Given that your experience is very little, I will give you the simplest of all suggestions and that is to (since you know how to create functions), create function that delegate the instructions that you already have in main.
My meaning in code:
1 2 3 4 5 6 7
int main() //Main has thousands of lines of code
{
//For 100 lines of code the following instructions do something with a container
//For the next 50 lines of code these instructions take the results of that container and do something else
//For 500 lines of code bla bla bla
//...
}
Now start taking those blocks of "functionality" and incorporate them into a function (passing parameters that are needed and returning results if needed), so main now looks like this...
1 2 3 4 5 6 7
int main() //Main has thousands of lines of code
{
doSomethingWithContainer(param1, param2, param3);
doSomethingWithResultingContainer();
doSomethingForTheRestOfTheProgram(param1,param2);
//...
}
These are terrible names by the way just an example, but what you end up with is a main that calls three functions (so only 3 lines of code), in these functions they may also be calling other functions that perform a task. (Don't take my numbers literally and that includes having only 3 functions in main).
Normally you would probably have classes etc. but it sounds like that would open an entire new can of worms for you, either way, the way I clean up code is look at it and if I cant immediately know what it's doing then I can probably do something like, functionize it, objectize it, structureize it to make it instantly reveal what it's intent is. Your experience is probably going to limit you to functionizing, which will be good (if you are wanting to learn).
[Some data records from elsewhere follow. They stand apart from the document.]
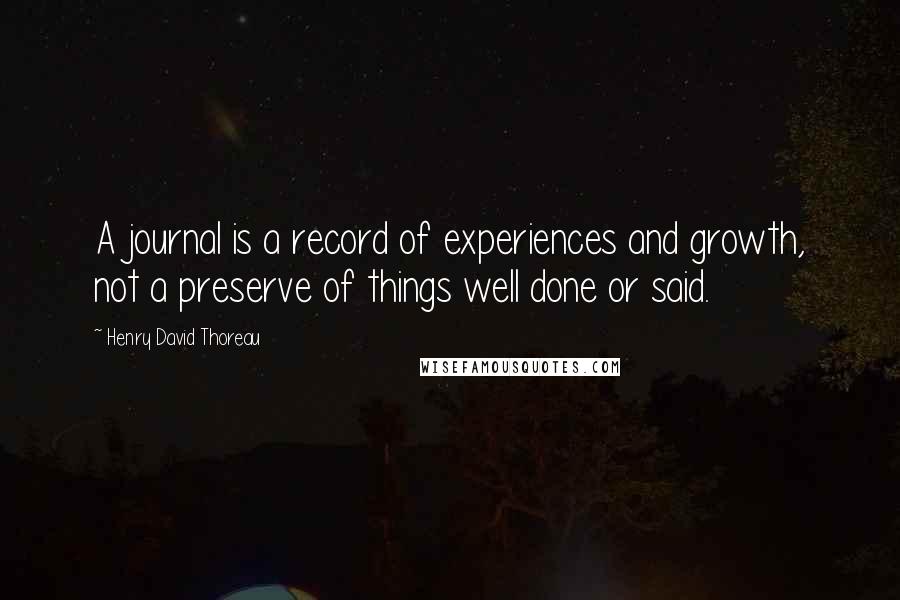 Henry David Thoreau Quotes: A journal is a record of experiences and growth, not a preserve of things well done or said.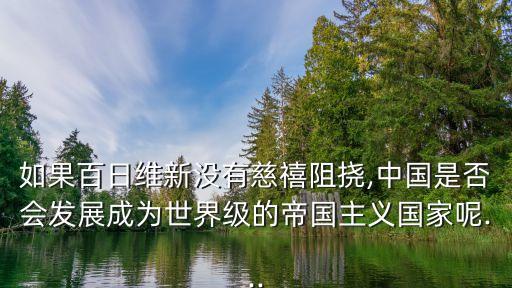 如果百日維新沒有慈禧阻撓,中國是否會發(fā)展成為世界級的帝國主義國家呢...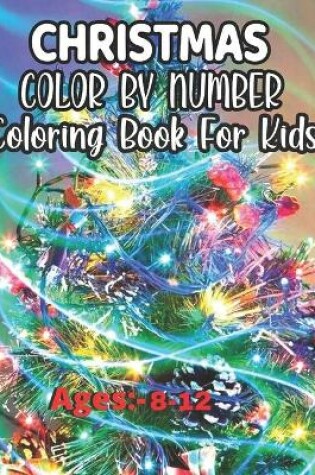 Cover of Christmas Color By Number Coloring Book For Kids Ages 8-12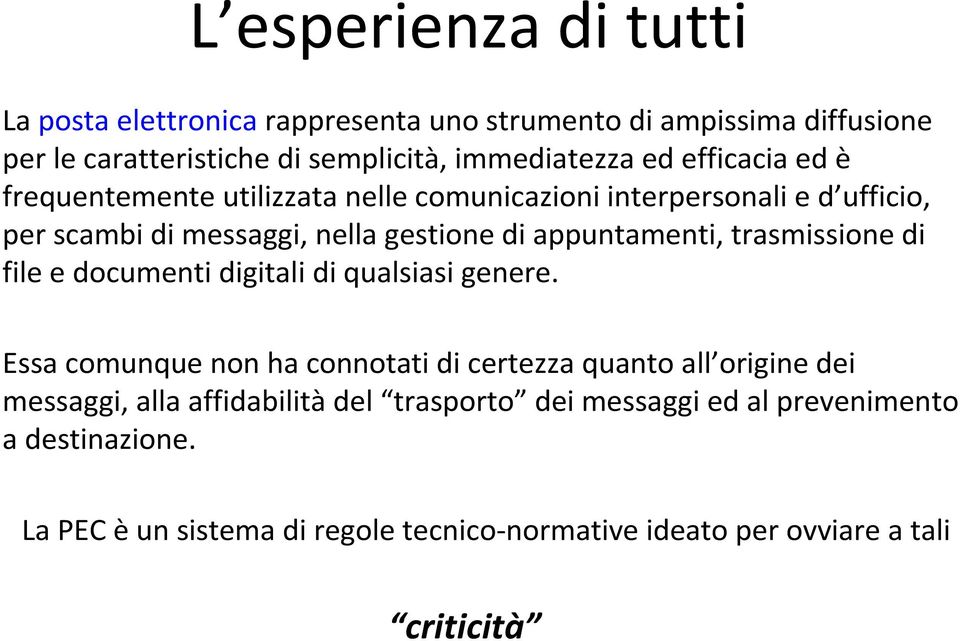 trasmissione di file e documenti digitali di qualsiasi genere.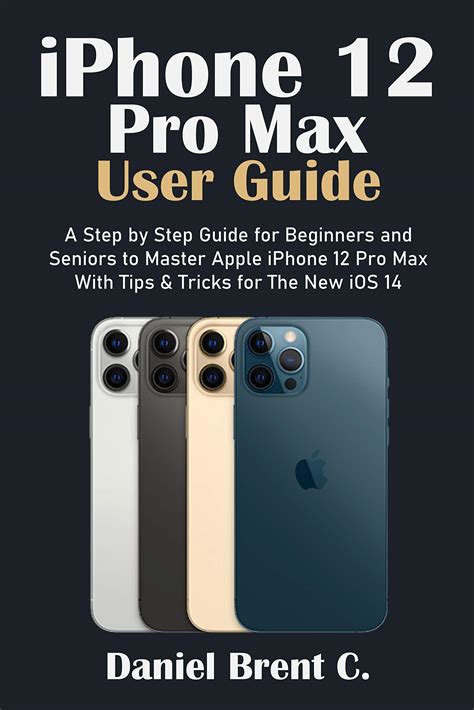 iPhone 12 Pro Max User Guide: A Step by Step Guide for Beginners and ...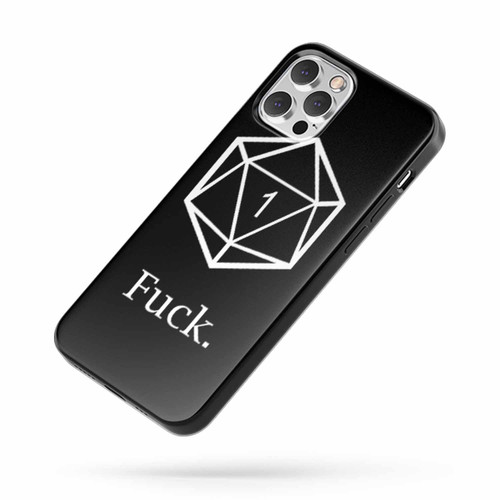 Fuck Crit Fumble D20 D&D Dungeons And Dragons Roleplay iPhone Case Cover
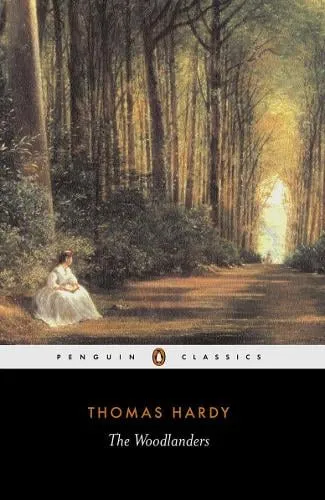 Thomas Hardy The Woodlanders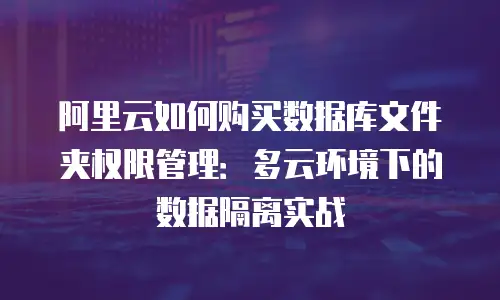 阿里云如何购买数据库文件夹权限管理：多云环境下的数据隔离实战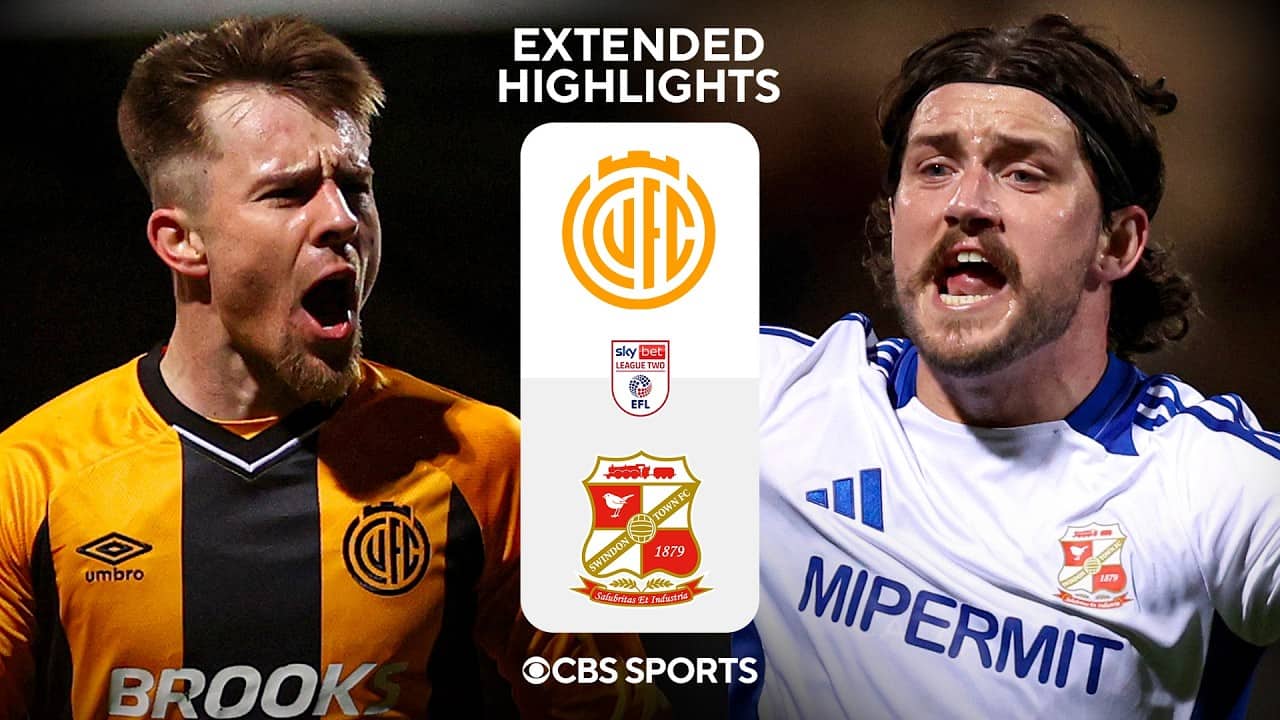 Cambridge United vs. Swindon Town United: Extended Highlights | EFL League Two | CBS Sports Golazo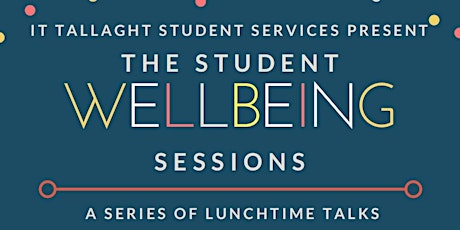 Wellbeing Series: Examining Your Time (Managing your time around assessments) primary image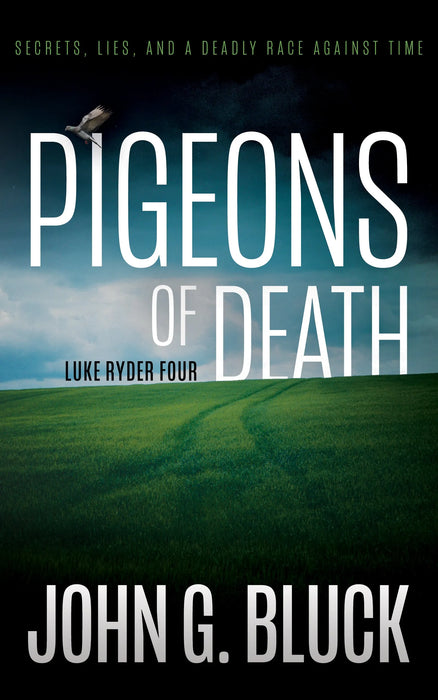 Pigeons of Death: A Mystery Detective Thriller Series (Luke Ryder Book #4)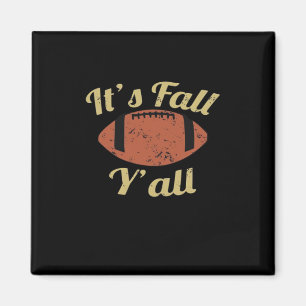 Es ist Herbst Y’all essenzielle Minimal Clean Magnet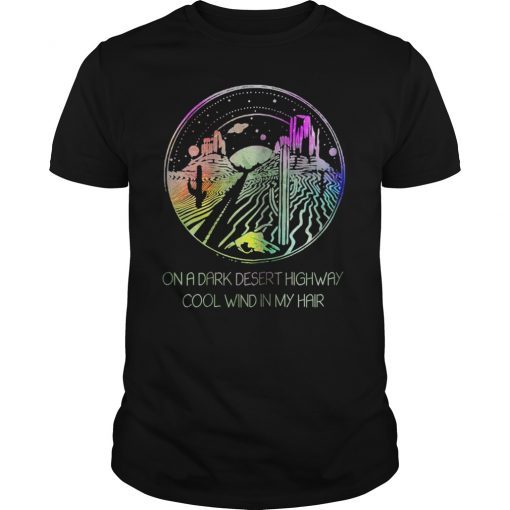 On A Dark Desert Highway Cool Wind In My Hair Gift Shirt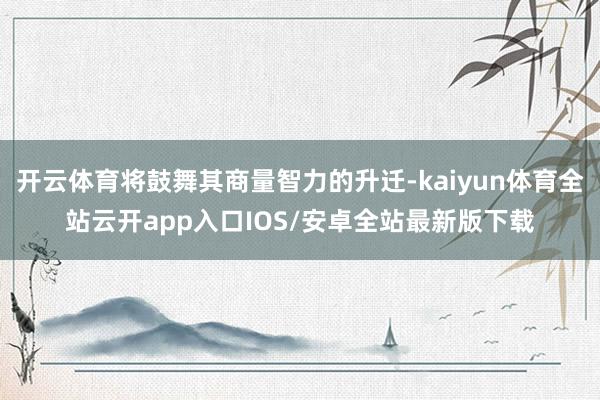开云体育将鼓舞其商量智力的升迁-kaiyun体育全站云开app入口IOS/安卓全站最新版下载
Thanks heaps for that advice. I'm working on my PhD in physics, so I don't have the time to be programming anything that will not save time in the long run, but having the code structure in that form should make it easier to follow and save me time. Objects etc. may be something I can incorporate into future code if I have the time to learn, and I think that would be great.
I'm also using programming as a functional part of my PhD, while not having any actual programming background. I find that improving my programming skills has helped me to greatly reduce the time it takes to get from an idea to results, just because it takes me less time to translate ideas to code, and less time to translate code to working code.
(It's sad that I still have to differentiate between two types of "code".)